We investigate the effect of antiplatelet and anticoagulant medications on bleeding complications in patients undergoing ventral hernia repair.
The Abdominal Core Health Quality Collaborative ...registry was queried from 2013 to 2022 for patients who underwent ventral hernia repair, evaluating the association between antiplatelet or anticoagulant use and bleeding complications.
37,973 patients underwent ventral hernia repair: 11.5 % on antiplatelet therapy alone and 5.8 % on anticoagulation alone. Despite being held, an adjusted regression analysis showed that anticoagulation was associated with an increased risk for postoperative bleeding requiring transfusion (OR 2.4 1.7–3.4, p < 0.0001), reoperation for postoperative bleeding (OR 6.3 3.9–10.0, p < 0.0001), and readmission for bleeding complications (OR 4.9 2.9–8.2, p < 0.0001). Antiplatelet use was not a risk factor for any postoperative bleeding complication.
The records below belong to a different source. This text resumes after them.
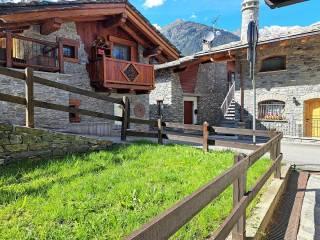 Quadrilocale frazione Biolley, Morgex — foto 31 di 84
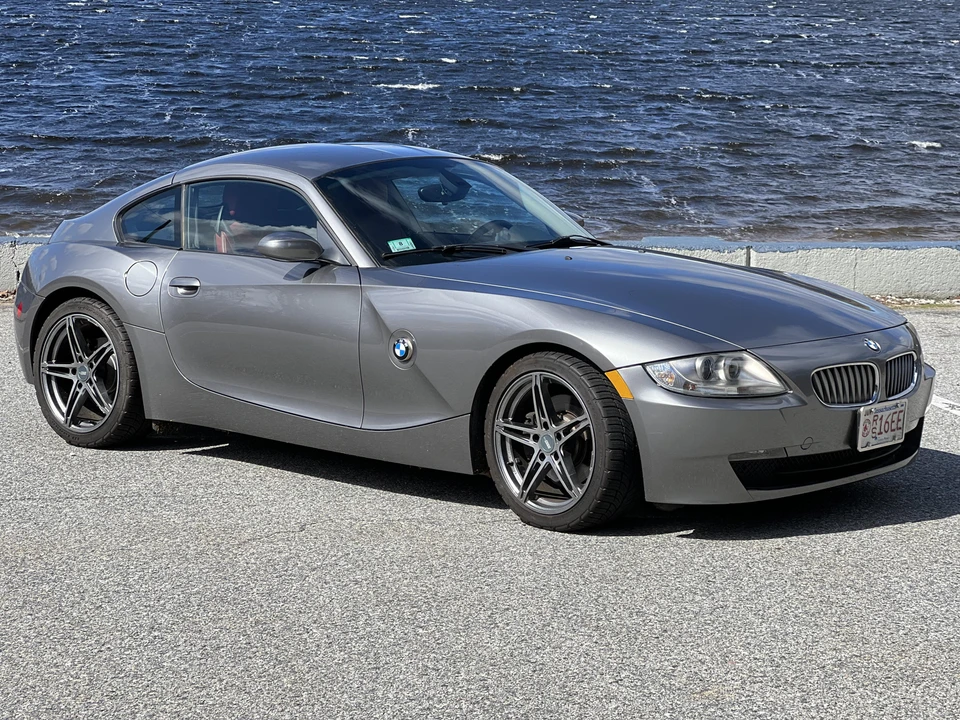 2008 BMW E86 Z4 Coupe - Image 26 of 31
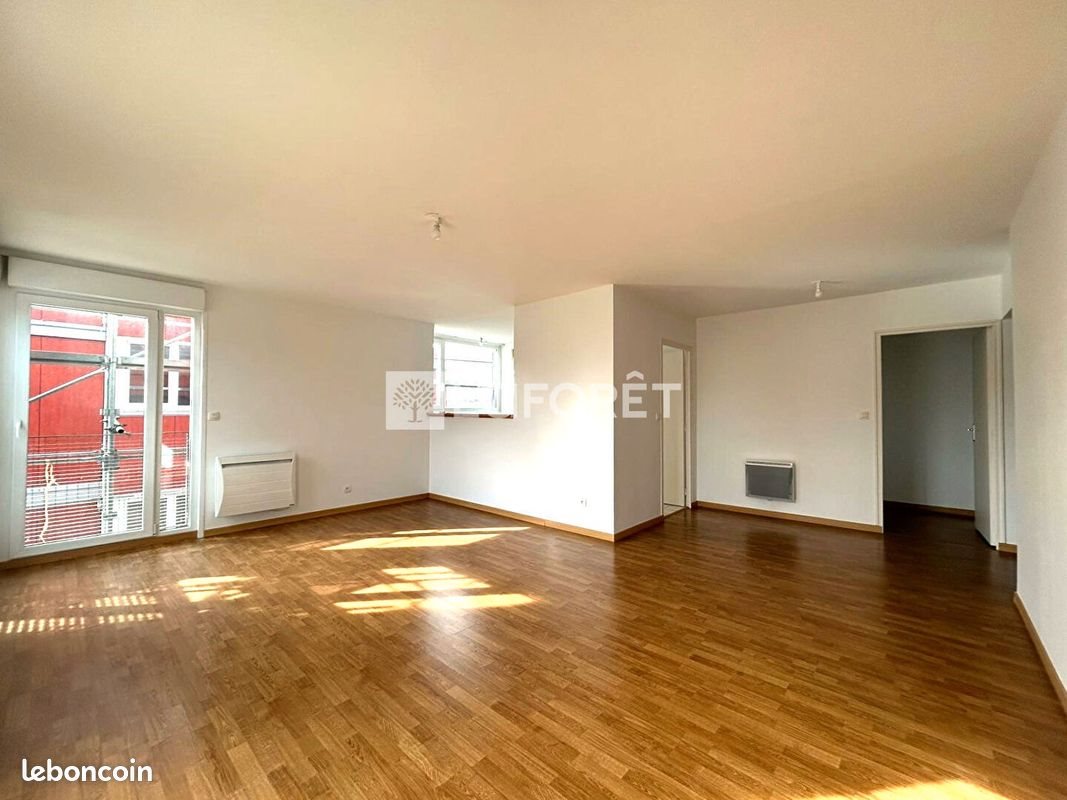 Appartement à louer, 79m², Dizy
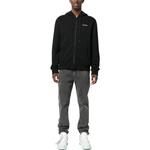 Толстовка мужская Off-White на молнии, черный - фото 2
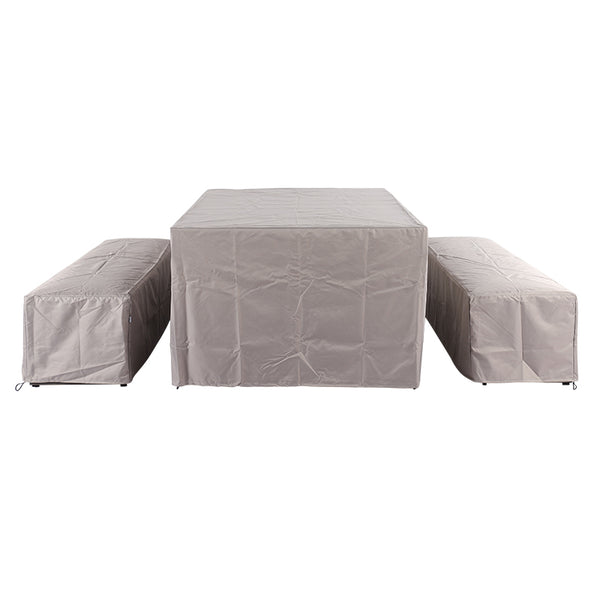 Hartman Crucible Multi-Use Dining &amp; Games Set with FREE Covers image 23
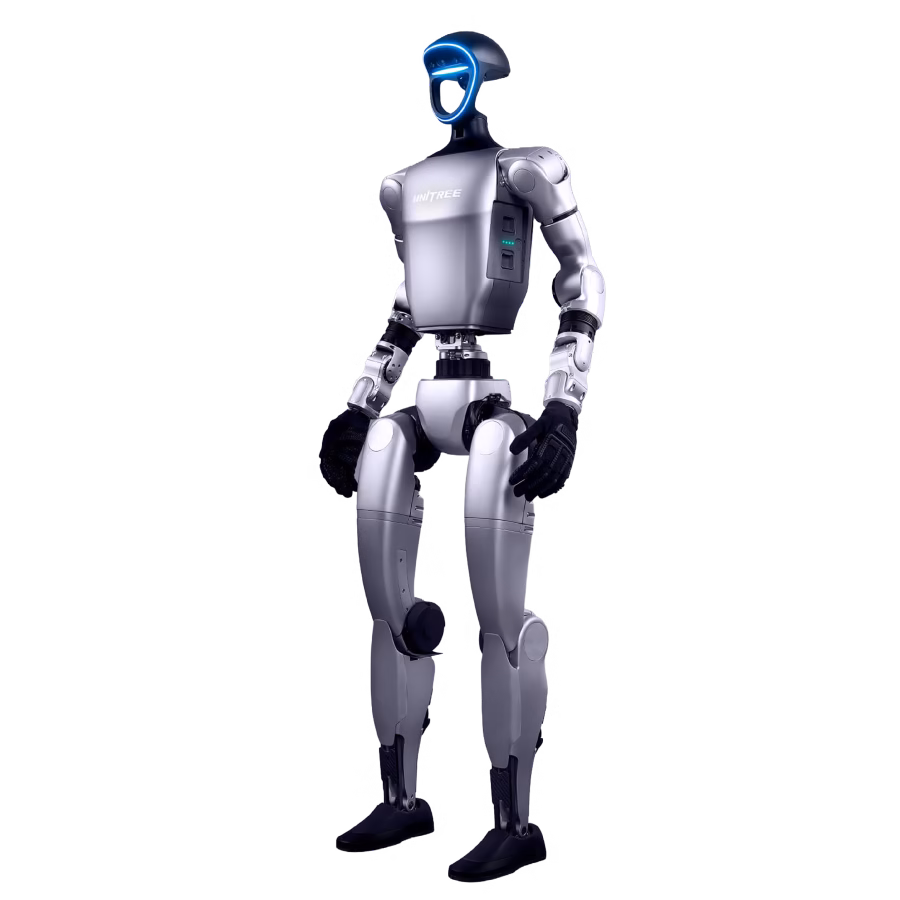 Unitree G1 Humanoid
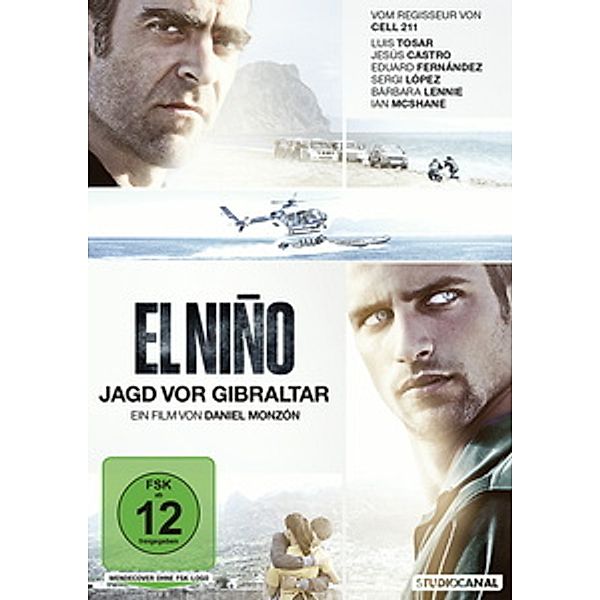 El Niño - Jagd vor Gibraltar, Daniel Monzon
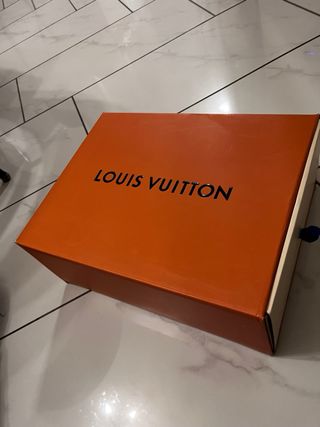 Louis Vuitton LV Skate Nere Taglia 41 swarosvky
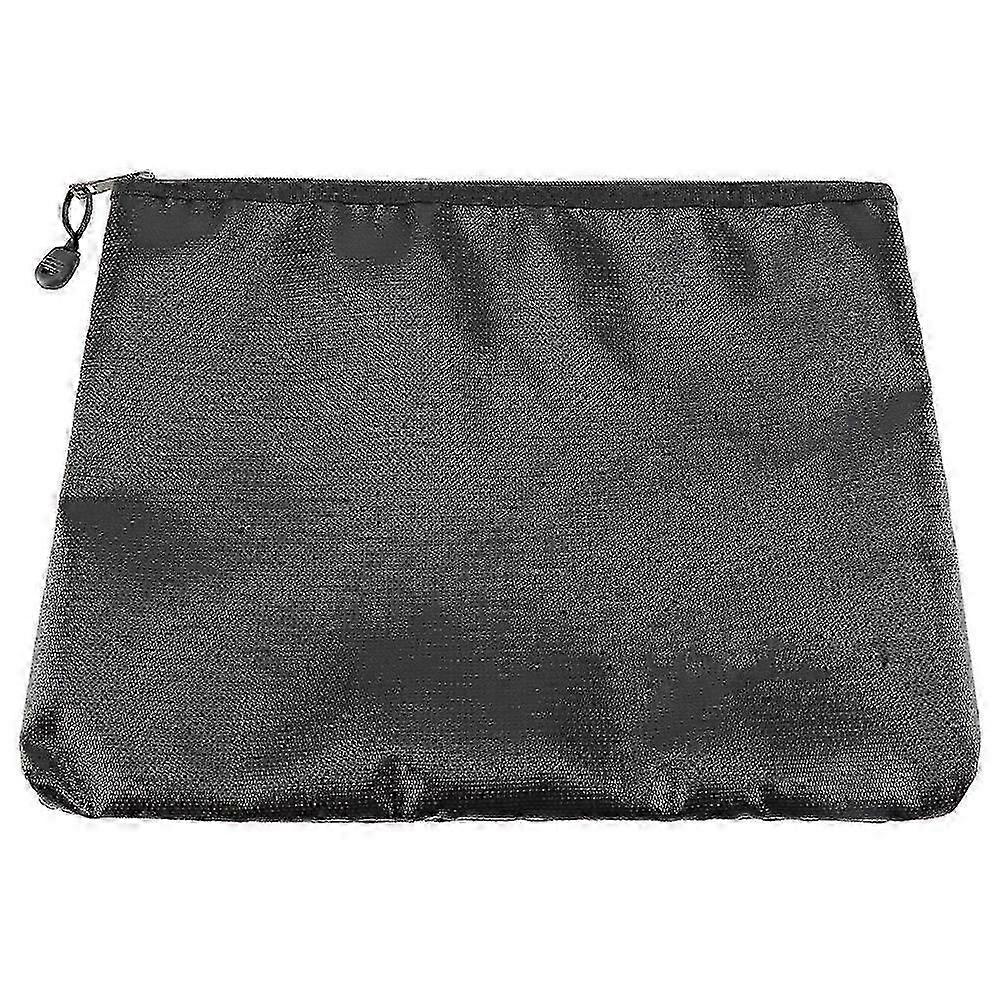 Fireproof and waterproof wallet document bag, high temperature resistant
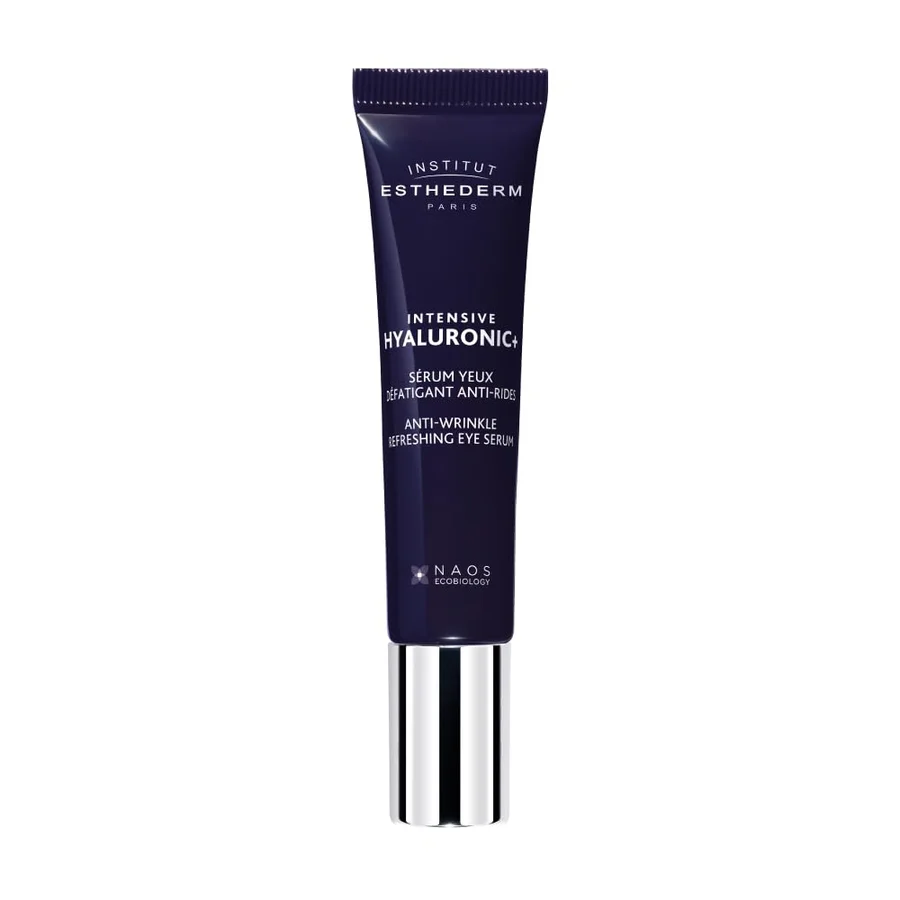 INSTITUT ESTHEDERM PARIS INSTITUT ESTHEDERM PARIS Institut Esthederm Intensive Hyaluronic Acid Eye Serum Hydrating Eye Cream to Reduce Fine Lines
Despite being held preoperatively, patients on anticoagulants are at an increased risk for postoperative hemorrhagic complications. Antiplatelet therapy does not pose the same risk.
•Patients on anticoagulants were at a higher risk of bleeding complications than those not on anticoagulants.•This was not true for patients on antiplatelet agents.•Surgeons may consider holding anticoagulants for a longer perioperative period in patients undergoing hernia repair.